O Simulacro Peronista e a Questão Ambiental Argentina

Neste texto, Jorge Eduardo Rulli- ativista político, membro fundador e dirigente da primeira “Juventude Peronista” – expõe as diversas falsificações ideológicas sofridas pelo Peronismo e o uso instrumental de suas premissas políticas para fins espúrios.
No caso brasileiro, seria possível fazer uma analogia com os movimentos nacionalistas e trabalhistas que foram tomados por agendas internacionais e pelos interesses financeiros.

Há muitos anos o Peronismo deixou de ser o que foi algum dia. Em sua época, muitos acreditaram que ele era o “legado maldito” da Argentina burguesa…. mas isso não está correto. Na realidade, o único “legado maldito” era o próprio Perón e não o Peronismo. Sem Evita e morto Perón, não foi difícil para o Sistema degradar o Peronismo e tergiversar até o converter, gradualmente, no contrário do que havia sido. A este processo doloroso- que permitiu transformar o Peronismo no grande manipulador da pobreza e no garantidor de novos colonialismos- nós damos o nome de “o simulacro”.

Nos marcos dessa simulação, alguns escreveram sobre a necessidade de voltar a John William Cooke, convencidos de que ele e a Revolução Cubana haviam superado Perón…. Muitos pensaram, do mesmo modo, que o Peronismo precisava de uma boa dose de marxismo e até de desenvolvimentismo, e que, além disso, era necessário deixar de teorizar sobre projetos ambientais e comunitários para voltar-se às questões práticas que tivessem relação com desenvolvimento e crescimento. Dessa forma, necessitávamos abandonar as divagações e o romantismo das épocas revolucionárias e realizar investimentos e grandes projetos na agricultura industrial, no agronegócio e na mineração química…. Os setores médio-progressistas assumiram todos os postos de comando e definiram políticas de gênero e de controle de natalidade, em conformidade com as exigências dos globalizadores e credores da Dívida Externa.

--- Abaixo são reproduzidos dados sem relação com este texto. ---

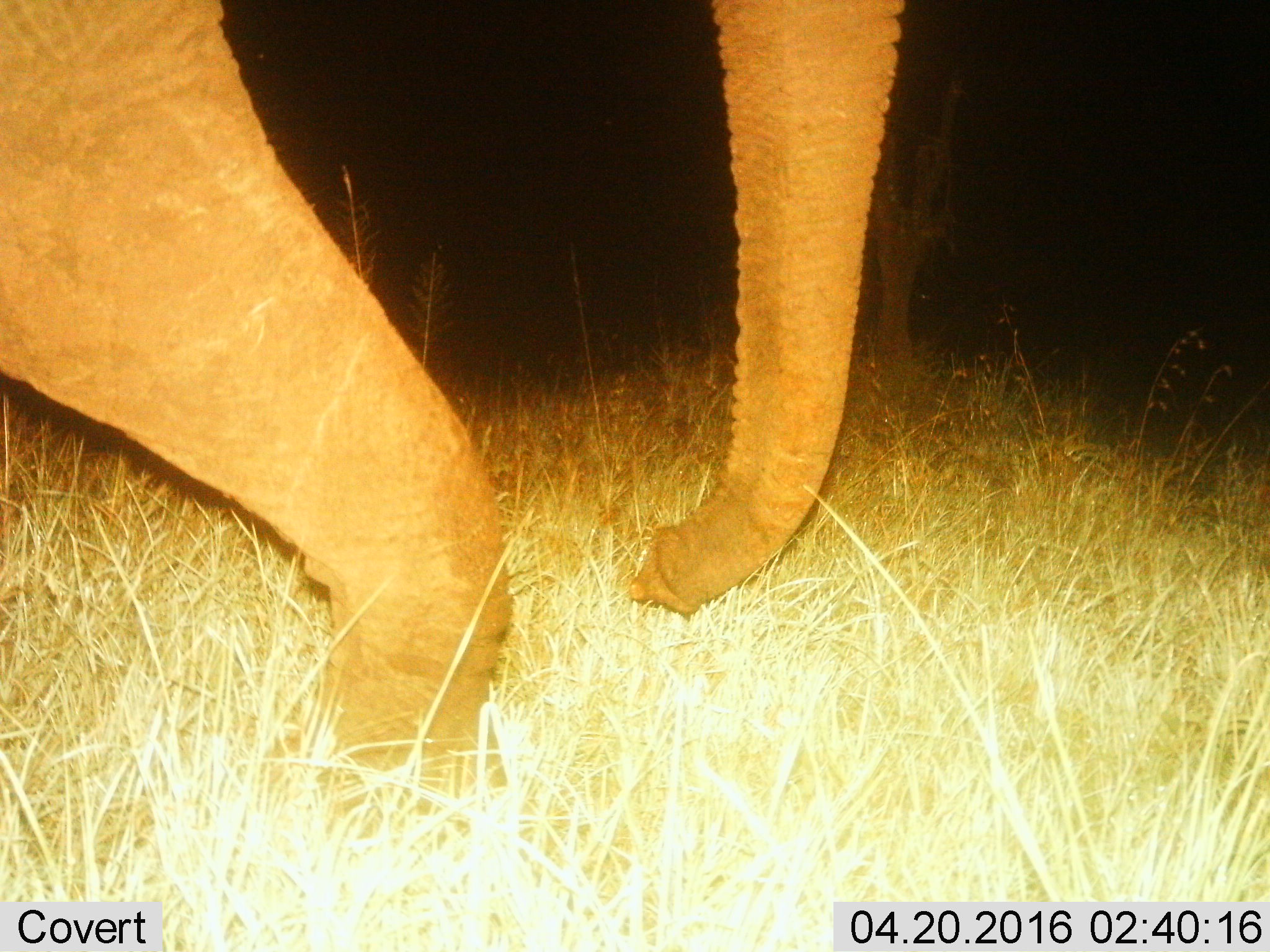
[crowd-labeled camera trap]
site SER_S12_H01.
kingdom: Animalia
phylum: Chordata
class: Mammalia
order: Proboscidea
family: Elephantidae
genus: Loxodonta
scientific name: Loxodonta africana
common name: african bush elephant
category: elephant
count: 1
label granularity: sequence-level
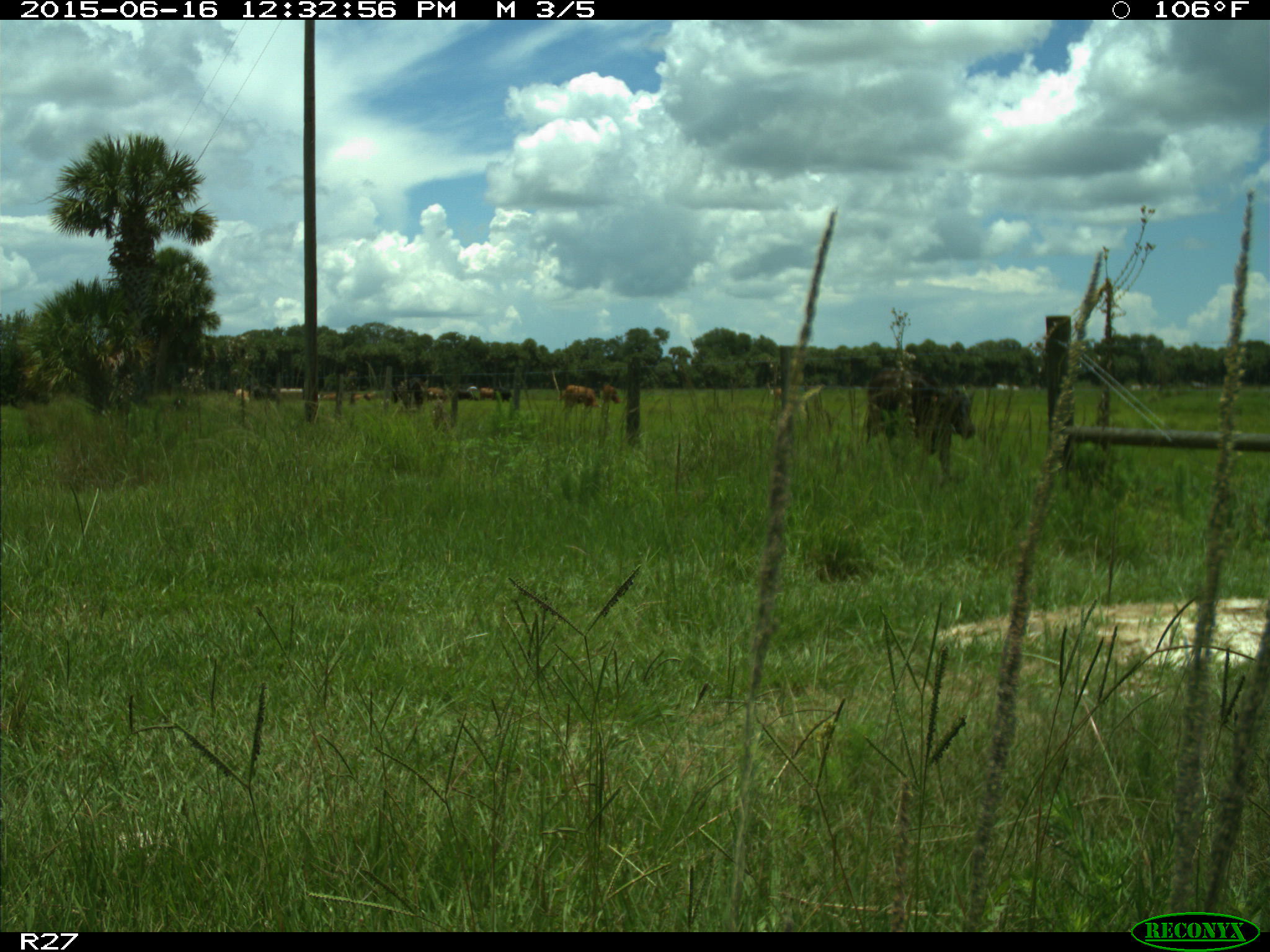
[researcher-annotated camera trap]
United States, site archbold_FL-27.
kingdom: Animalia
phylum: Chordata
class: Mammalia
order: Artiodactyla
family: Bovidae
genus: Bos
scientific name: Bos taurus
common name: domestic cow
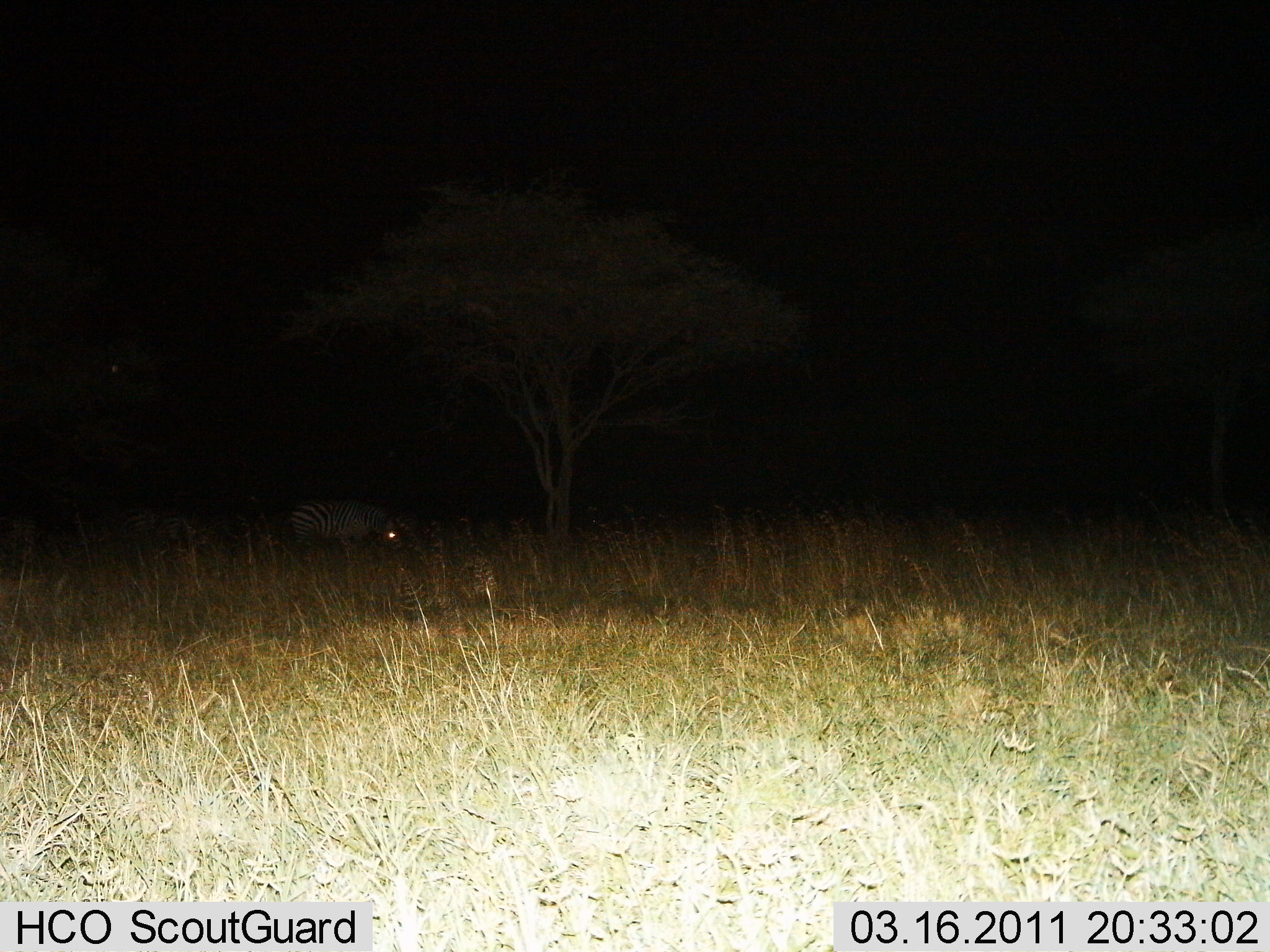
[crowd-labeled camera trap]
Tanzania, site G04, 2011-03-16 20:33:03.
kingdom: Animalia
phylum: Chordata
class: Mammalia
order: Perissodactyla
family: Equidae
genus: Equus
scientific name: Equus quagga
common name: plains zebra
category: zebra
Zebra (plains zebra) (Equus quagga), count 1. Behavior (volunteer vote fractions): standing 64%, resting 0%, moving 0%, interacting 0%. Young present (vote fraction): 0%. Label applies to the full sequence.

Às distorções se somou o relato inventado por intelectuais obedientes aos ditames do Poder: foram eles quem reescreveram as histórias de luta, acomodando os acontecimentos e as memórias às necessidades de um novo Peronismo de classe-média e progressista, um Peronismo sedento de poder e fortunais pessoais, um Peronismo que tornou o despojo do Estado uma prática cotidiana e que se colocou ao serviço de uma tribo, aniquilando o povo por meio de do assistencialismo enquanto o amontoava nos grandes aglomerados urbanos.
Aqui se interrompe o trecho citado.